Page 78 of High Density

“Doc?”Thomas asks when I take the seat next to his rocker.

“Yeah. Just checking in.”

“Good. Don’t get too comfortable,” he warns, handing me his empty tumbler. “I need a refill and you’re gonna have to get your own.”

I take his empty glass into the house, where I find my mother in the kitchen.

“The old coot con you into fetching him seconds?” Ma grumbles.

It’s a daily struggle for Ma, who tries to keep Thomas to his one drink a day, and he uses every trick in the book to get his hands on more. I figure he derives more pleasure from besting my mother than the actual drink itself, but for an old rancher who can’t do much more than sit on a porch and watch the world go by, it may be one of the few joys he has left.

“Come on, Ma, let up on the guy a little,” I plead his case as I top up his glass from the bottle on top of the fridge. “What’s the worst that could happen?”

She turns on me, her eyes glistening suspiciously.

“He could die,” she says with emotion.

I set the glass down and walk up to her, pulling her into a hug.

“Would that be so bad?” I suggest gently. “What is he, ninety-three? At least he’d die a happy man.”

“I’m not ready…”

Her response is barely audible.

“Ma…”

She steps out of my arms and turns her back, lifting her apron to wipe her face before bracing her arms on the counter by the sink, her eyes staring out the window.

“I may not be of his blood, but that old man is the only father I’ve ever known. I need more time.”

My mother didn’t have a great childhood. Her mother was an alcoholic, who pawned her daughter off to relatives most of her young life, and she never even knew who her father was. The hard outer shell Ma shows the world is her way of protecting herself and a direct result of her childhood experiences.

Sometimes it’s hard to remember Ma shields a fragile heart.

I grab Thomas’s glass and lean over my mother’s shoulder to kiss her cheek. Then I bump her aside and turn on the faucet, tipping half of the bourbon down the drain and topping it up with water.

“I doubt he’ll be able to tell the difference. He’ll be too busy enjoying the illusion he got one over on you.”
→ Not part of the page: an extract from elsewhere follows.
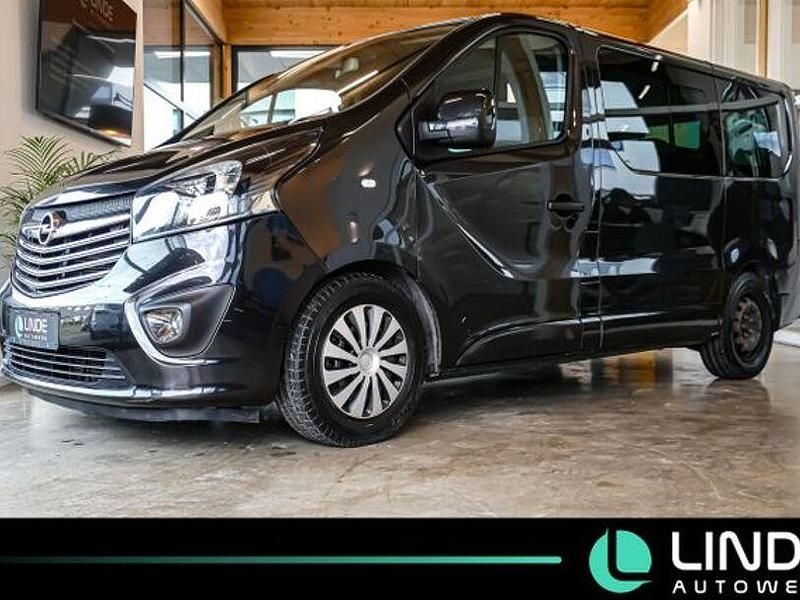 Gebraucht Opel Vivaro 146 PS (107 kW) 2016 Schwarz Van / Kleinbus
“Sneaky,” she says, a faint smile on her lips as she nods her head. “I like it.”

By the time I grab a beer from the fridge for myself and head back outside to join Thomas, Ma is by the sink, watering down the remains of the bourbon left in the bottle.
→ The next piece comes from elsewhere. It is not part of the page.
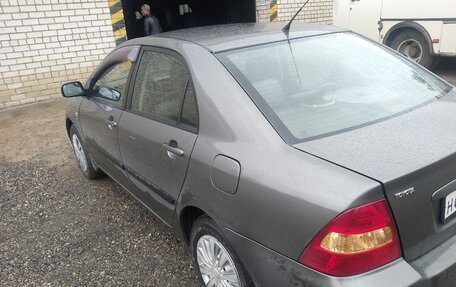 Toyota Corolla, 2004 год, 450 000 рублей, 8 фотография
Twenty minutes later, I leave the old man happily dozing in his rocker and head over to Janey’s.

“Sterling gets to stay.”

I lean back in my seat, while Janey fills me in on her conversation with Junior Ewing this afternoon.
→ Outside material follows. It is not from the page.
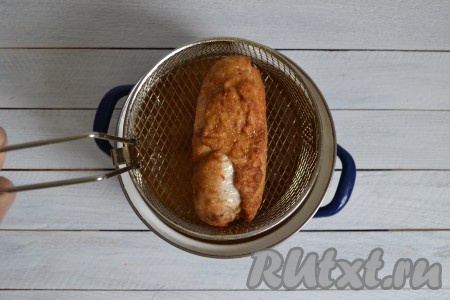 Обжарить ее до красивого светло-коричневого цвета со всех сторон (на это уйдет 3-4 минуты).&nbsp;
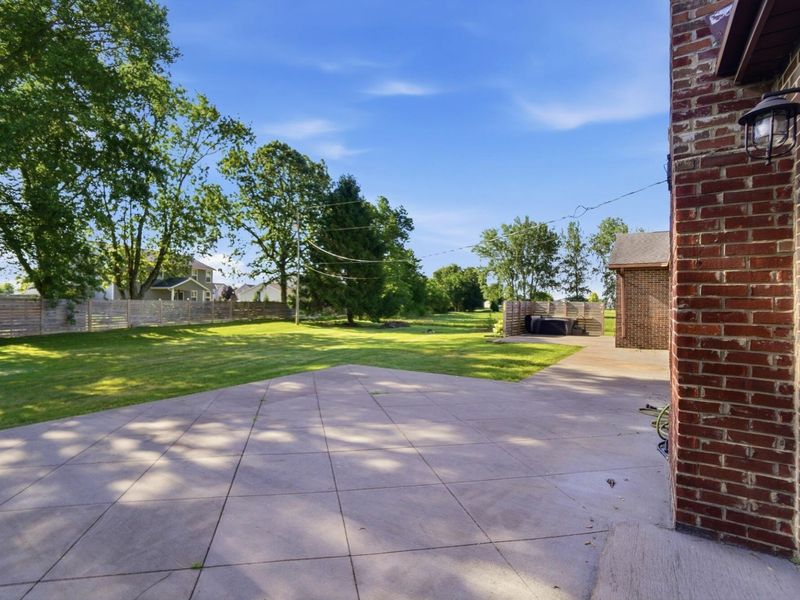 330 Northview Drive, London, OH 43140 Photo 54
Despite my offer to cook, she already had dinner going by the time I got here. I’d stopped off at the trailer to pick up a change of clothes, since I plan to spend the night here.

I’m not sure who she’s talking about, but the news clearly makes her happy. I grin back at her smiling face.

“Sterling?”

Janey nods. “Yes. That’s the name of the pinto; Lacey Del Franco’s barrel horse.”

She stacks our empty plates and starts getting up, when I stop her.